**TASK LIST:**
A - Answer these about the email on the crasher bug:
(i) In which operating system does the reply say the bug is hard to hit?
(ii) To which version was a batch of bugfixes about to be released?
(iii) On what date was Jonathan Wilkes's message sent?
B - In the email on the crasher bug, transcribe everything from "My original intention" down to "an opportune time.".
C - Pick up the email on the crasher bug after its last sentence and continue it.

**PASSAGE TO READ:**
..............................

Ouch - this is a crasher bug - thanks for pointing it out.  As you say,
in linux it's hard to hit this but I think it would be very easy to on
a macintosh - I'm surprised it hasn't surdaced earlier.

My original intention was simply to invalidate all pointers into the aray
when it is resized (in the same way as all pointers into a ist are invalidated
if anything is deleted from the list).  I apparently simply forgot to put
that in so will do so now, and hope that it doesn't break anything that can't
be easily fixed.

I was just at teh point of releasing a batch of bugfixes to 0.46 so this
comes at an opportune time.

cheers
Miller

On Thu, Sep 10, 2015 at 03:39:46AM +0000, Jonathan Wilkes via Pd-list wrote:
> Hi list,I never got a response on my previous request for a lesson on 
> realloc, so I'm going to rankly speculate:* people who build patches that 
> get/set/resize ds arrays using gpointers are going to encounter (and perhaps 
> have already encountered) rare and difficult to reproduce crashes.

..............................

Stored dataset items
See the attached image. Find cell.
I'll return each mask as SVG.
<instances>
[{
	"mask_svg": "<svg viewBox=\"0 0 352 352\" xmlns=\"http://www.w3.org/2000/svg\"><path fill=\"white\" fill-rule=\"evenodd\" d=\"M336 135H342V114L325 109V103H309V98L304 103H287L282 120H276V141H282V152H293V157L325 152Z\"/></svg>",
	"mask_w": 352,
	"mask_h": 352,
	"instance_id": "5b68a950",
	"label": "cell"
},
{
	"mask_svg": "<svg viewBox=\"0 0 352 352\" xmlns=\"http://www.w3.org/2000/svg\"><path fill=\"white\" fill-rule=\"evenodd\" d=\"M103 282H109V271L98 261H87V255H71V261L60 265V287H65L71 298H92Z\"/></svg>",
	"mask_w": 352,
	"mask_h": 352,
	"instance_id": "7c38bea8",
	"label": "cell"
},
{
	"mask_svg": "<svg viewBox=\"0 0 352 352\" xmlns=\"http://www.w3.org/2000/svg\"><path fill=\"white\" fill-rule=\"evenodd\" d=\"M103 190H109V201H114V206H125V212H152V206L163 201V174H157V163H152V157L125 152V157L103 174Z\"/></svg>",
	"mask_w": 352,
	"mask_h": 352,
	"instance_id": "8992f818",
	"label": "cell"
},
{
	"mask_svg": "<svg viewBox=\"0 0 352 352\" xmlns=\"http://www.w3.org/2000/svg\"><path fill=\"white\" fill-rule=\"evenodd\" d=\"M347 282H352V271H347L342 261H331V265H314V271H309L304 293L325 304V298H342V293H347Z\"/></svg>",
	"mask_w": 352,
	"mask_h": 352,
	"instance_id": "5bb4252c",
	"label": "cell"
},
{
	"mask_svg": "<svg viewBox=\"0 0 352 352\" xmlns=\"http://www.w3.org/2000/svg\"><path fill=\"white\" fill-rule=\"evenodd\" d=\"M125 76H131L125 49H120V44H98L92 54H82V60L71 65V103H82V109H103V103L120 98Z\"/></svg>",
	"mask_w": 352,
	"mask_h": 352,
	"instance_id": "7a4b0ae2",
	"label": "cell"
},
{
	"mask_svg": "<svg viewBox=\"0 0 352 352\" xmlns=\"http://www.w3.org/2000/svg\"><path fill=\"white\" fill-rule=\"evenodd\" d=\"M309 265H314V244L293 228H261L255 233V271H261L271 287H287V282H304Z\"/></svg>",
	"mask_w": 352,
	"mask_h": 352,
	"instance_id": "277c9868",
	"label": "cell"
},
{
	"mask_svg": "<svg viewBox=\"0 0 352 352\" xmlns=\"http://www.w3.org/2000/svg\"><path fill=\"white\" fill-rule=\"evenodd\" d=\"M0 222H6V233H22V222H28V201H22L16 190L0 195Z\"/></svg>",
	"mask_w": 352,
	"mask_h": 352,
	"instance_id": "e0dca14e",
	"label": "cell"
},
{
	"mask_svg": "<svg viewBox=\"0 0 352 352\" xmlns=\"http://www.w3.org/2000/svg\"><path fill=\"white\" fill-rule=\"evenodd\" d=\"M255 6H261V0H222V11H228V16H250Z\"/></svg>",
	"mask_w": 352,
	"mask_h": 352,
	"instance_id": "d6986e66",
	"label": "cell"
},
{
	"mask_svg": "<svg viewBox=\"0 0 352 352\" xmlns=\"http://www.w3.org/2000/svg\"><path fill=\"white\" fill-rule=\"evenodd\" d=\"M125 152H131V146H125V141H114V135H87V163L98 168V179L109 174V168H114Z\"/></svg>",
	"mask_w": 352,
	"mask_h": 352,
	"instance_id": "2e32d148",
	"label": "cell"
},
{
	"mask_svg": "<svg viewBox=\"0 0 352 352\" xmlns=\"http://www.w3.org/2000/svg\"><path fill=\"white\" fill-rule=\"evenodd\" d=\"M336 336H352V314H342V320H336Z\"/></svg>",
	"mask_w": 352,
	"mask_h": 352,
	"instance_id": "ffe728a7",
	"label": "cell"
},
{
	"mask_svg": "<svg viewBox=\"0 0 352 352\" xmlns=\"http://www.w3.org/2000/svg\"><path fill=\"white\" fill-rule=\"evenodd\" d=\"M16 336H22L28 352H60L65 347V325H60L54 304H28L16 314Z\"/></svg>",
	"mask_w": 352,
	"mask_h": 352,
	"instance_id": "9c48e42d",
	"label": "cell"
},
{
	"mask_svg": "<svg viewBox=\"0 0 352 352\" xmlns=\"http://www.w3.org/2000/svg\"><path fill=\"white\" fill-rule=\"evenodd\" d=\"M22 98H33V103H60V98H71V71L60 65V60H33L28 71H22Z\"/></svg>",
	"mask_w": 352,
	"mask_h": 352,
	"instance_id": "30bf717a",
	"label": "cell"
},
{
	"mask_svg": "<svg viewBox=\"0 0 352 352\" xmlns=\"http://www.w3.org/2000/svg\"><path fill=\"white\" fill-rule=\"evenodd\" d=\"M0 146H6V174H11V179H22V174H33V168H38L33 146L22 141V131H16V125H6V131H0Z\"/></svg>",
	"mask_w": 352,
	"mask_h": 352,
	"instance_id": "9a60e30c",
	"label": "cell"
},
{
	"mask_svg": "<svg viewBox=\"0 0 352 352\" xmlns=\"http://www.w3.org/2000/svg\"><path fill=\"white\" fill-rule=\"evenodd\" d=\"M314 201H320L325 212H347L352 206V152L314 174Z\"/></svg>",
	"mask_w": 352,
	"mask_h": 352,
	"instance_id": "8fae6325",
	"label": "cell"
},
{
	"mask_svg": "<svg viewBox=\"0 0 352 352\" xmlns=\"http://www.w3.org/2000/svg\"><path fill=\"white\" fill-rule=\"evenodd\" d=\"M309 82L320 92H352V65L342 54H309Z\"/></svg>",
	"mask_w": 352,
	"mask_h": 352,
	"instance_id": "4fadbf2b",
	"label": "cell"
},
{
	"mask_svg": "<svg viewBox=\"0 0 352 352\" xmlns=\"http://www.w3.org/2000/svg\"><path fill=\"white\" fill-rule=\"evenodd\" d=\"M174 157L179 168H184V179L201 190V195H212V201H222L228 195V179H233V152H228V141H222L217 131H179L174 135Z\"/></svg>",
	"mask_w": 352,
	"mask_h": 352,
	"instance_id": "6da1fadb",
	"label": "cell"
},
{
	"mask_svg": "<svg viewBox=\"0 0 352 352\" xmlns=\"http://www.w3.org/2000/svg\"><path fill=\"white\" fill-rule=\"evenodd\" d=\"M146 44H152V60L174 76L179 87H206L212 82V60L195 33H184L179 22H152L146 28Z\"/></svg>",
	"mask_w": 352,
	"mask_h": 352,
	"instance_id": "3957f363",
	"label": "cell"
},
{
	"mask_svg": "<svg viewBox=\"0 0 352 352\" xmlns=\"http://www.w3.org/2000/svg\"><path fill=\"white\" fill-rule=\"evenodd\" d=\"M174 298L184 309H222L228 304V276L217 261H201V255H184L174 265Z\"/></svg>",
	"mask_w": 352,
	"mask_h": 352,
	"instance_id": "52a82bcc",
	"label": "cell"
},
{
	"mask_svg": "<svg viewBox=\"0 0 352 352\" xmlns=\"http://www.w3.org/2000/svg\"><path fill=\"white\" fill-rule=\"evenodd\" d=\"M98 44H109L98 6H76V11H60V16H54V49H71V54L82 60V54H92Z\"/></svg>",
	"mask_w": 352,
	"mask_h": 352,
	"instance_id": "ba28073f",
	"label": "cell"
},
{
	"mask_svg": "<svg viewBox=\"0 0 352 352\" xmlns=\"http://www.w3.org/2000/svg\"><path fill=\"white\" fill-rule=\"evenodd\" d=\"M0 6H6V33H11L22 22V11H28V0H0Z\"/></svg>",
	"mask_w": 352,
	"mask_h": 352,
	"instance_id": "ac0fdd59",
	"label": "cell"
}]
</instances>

..............................

**EXPECTED RESPONSES:**
A -
(i) Linux
(ii) 0.46
(iii) Thursday, September 10, 2015

B -
My original intention was simply to invalidate all pointers into the aray
when it is resized (in the same way as all pointers into a ist are invalidated
if anything is deleted from the list).  I apparently simply forgot to put
that in so will do so now, and hope that it doesn't break anything that can't
be easily fixed.

I was just at teh point of releasing a batch of bugfixes to 0.46 so this
comes at an opportune time.

C -
> Why?For ds arrays, [pointer] can store a pointer to an array element.  The 
> user can retrieve the value of the array element using [get], and set it 
> using [set].  But the user can also resize the array using [setsize], and 
> that can move the data to a different location than what [pointer] has 
> stored.  (You can also change the ds array size with the mouse and the "Alt" 
> key, but that's beside the point.)
> 
> So what's wrong with that?When you use [setsize] to resize a ds array, Pd 
> calls "realloc" to do the resizing.  "realloc" is allowed to move the data to 
> a new block of memory.  This is more likely to happen when choosing a large 
> size for the array, but the OS could move the data if you shrink the array, 
> too.  This is completely opaque to the user/programmer-- that is, there is no 
> way to tell when or why realloc might relocate the data to another block.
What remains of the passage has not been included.